I recently decided to test out a rollback strategy that we were thinking of using while upgrading our databases to Oracle 11g. We were using Oracle 10g at the time and we had the following data guard set-up:
- Primary DB, 10.2.0.4
- Physical standby DB 1, 10.2.0.4
- Physical standby DB 2, 10.2.0.4
NOTE: The operating system that we are running is Windows Server 2003, SP2. Although these instructions are for the Windows environment they will also work on any other environment, the only difference being some of the Windows specific configuration, such as Windows service creation.
The Plan For Upgrading Data Guard
The plan was to upgrade both data guard DBs to 11g at the same time as the primary. As part of the upgrade we needed to have a failback plan so that if the upgrade was to fail we would be able to restore the primary and standby databases back to a point in time before the upgrade took place. We didn’t want to have to rebuild the standby databases if the upgrade failed because that would be very time consuming and require a lot more work. The primary database rollback plan was relatively easy:
- Shutdown the database
- Take a “snap” of the LUNs at the SAN level
- Bring the database up and run in the upgrade
- Drop snap if upgrade successful
- Rollback to the snap if the upgrade failed
The problem that we faced with the standby databases was that we didn’t have the ability to snap the disks on the SANs that they were running on because the SAN technology was older and we didn’t have the licenses for it. We also had some questions about the configuration of data guard and how it would work:
- If we rollback the primary DB, how do we roll back the physical standby DBs if they have been applying logs during the upgrade?
- Can we stop the standby DBs applying logs, rollback the primary DB to the snap version and start shipping logs again?

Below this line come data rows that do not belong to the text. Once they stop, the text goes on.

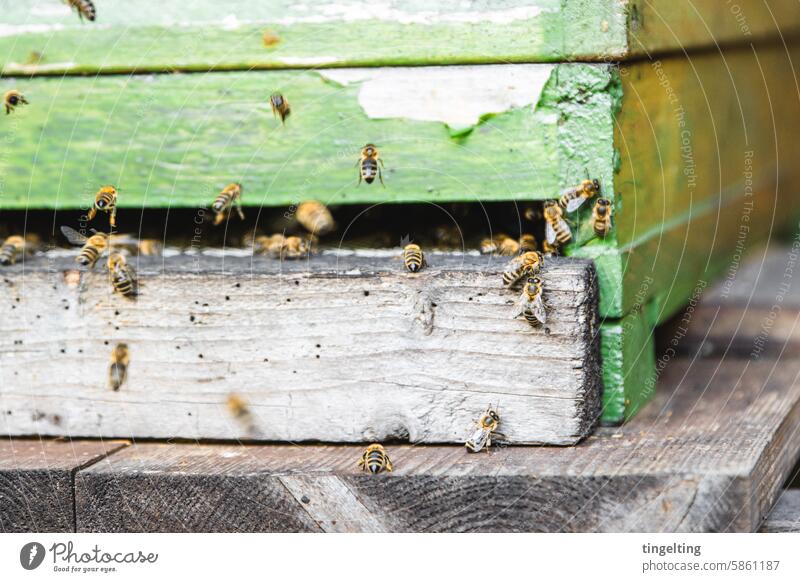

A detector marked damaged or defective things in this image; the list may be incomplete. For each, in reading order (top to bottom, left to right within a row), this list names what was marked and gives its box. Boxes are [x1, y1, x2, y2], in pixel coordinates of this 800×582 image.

peeling white paint [318, 65, 552, 129]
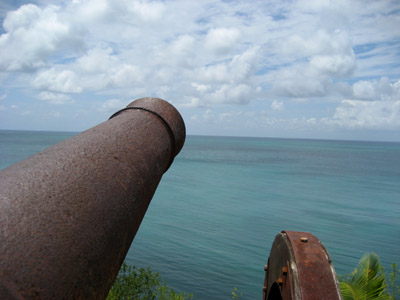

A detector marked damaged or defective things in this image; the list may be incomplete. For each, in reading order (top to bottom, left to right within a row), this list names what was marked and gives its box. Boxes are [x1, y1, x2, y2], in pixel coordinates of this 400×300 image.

rusty cannon barrel [0, 97, 184, 298]
rusty iron cylinder [0, 97, 184, 298]
rust stain on metal [0, 97, 187, 298]
rust stain on metal [262, 231, 340, 298]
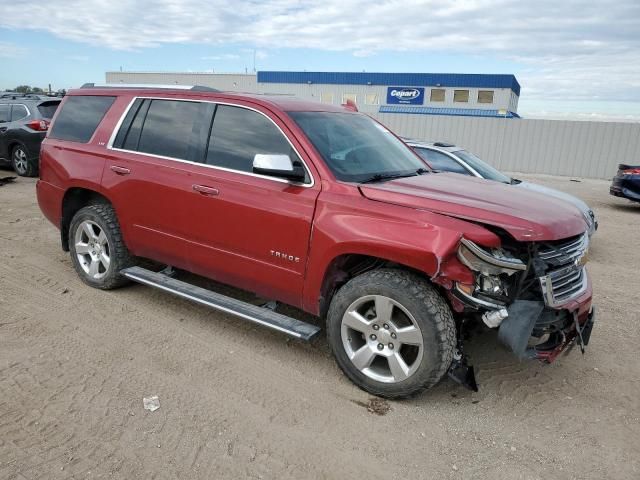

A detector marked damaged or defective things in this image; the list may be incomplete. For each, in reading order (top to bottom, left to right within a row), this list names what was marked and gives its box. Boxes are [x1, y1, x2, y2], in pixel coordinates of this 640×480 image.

crumpled hood [358, 173, 588, 242]
damaged front end [442, 232, 592, 390]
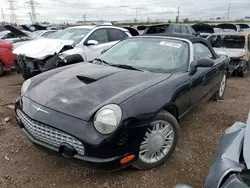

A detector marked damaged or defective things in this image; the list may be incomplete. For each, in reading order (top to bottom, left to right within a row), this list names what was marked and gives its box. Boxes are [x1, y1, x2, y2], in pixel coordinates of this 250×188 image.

crumpled hood [12, 38, 73, 58]
damaged white car [13, 24, 132, 79]
crumpled hood [25, 63, 171, 120]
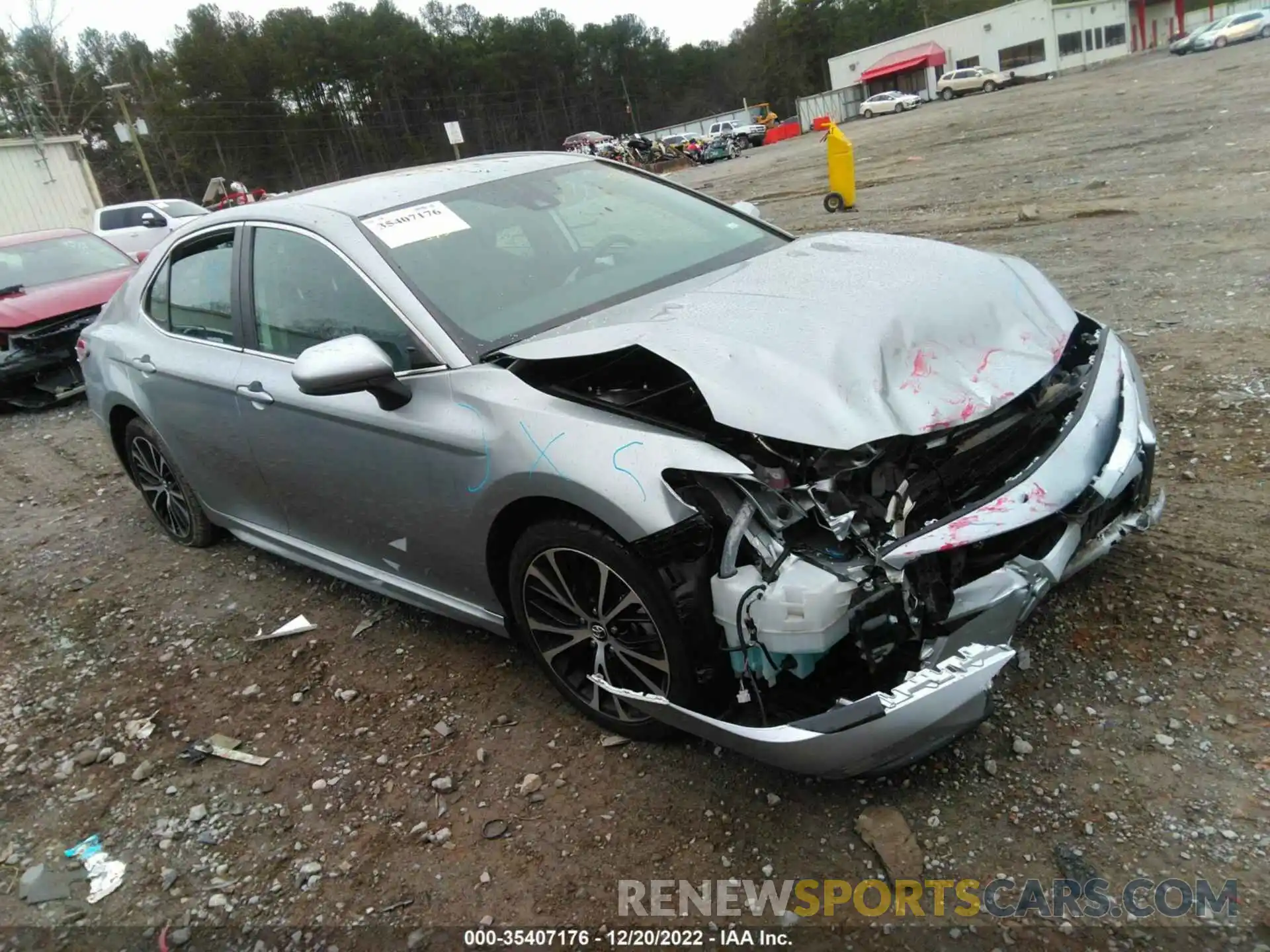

- Will the physical standby DB pick up from where it left off if we remove the logs which were created while the upgrade was running?
- If the primary DB was at archivelog sequence 100 at the time of the snap and it creates 50 logs throughout the upgrade process and we snap it back will it continue from sequence 100 again?
We made educated guesses about exactly what we thought but the questions above should be able to give you some idea about the kinds of questions we were unsure of before we had completed any testing. The best way to prove anything is to actually test it out so I set out to test our theory. What was the theory? Well, we thought (I mean hoped… ) that if we cancelled the log shipping while the upgrade was running (DEFER the log archive destinations), rolled the primary DB back to the snap version of the disks, deleted all the logs which were produced while the upgrade was running and then enabled the log archive destinations again that the data guard physical standby databases would pick up from where they left off, none the wiser to the failed upgrade on the primary database.
What We are Going to Test
Here is a list of exactly what I will be walking through in the example below:
- Configure data guard on version 10.2.0.4 (although this will apply to 11g data guard, also)
- Create the backup of your primary DB in preparation to restore it to create your physical standby databases
- The restore process to set up your physical standby databases
- How to get log shipping working from the primary to the standby databases
- Configuring the rollback strategy above
- Simulation of a failed upgrade attempt
- Rolling back to the snap version of the database (at the SAN level)
- A test to see if it is all working as was the case prior to the upgrade
SAN Vs Flashback Database – Personal View…
I should point out that for this test I have worked with the storage team to get a snapshot of the disk(s) before any upgrade work is complete. Personally, I find that this is a much better solution for this kind of work than using Oracle’s flashback technology for several reasons:
- Flashback requires a large amount of space to store any changes
- I have encountered issues when using Oracle flashback technology while performing an upgrade which corrupted my guaranteed restore point. very bad!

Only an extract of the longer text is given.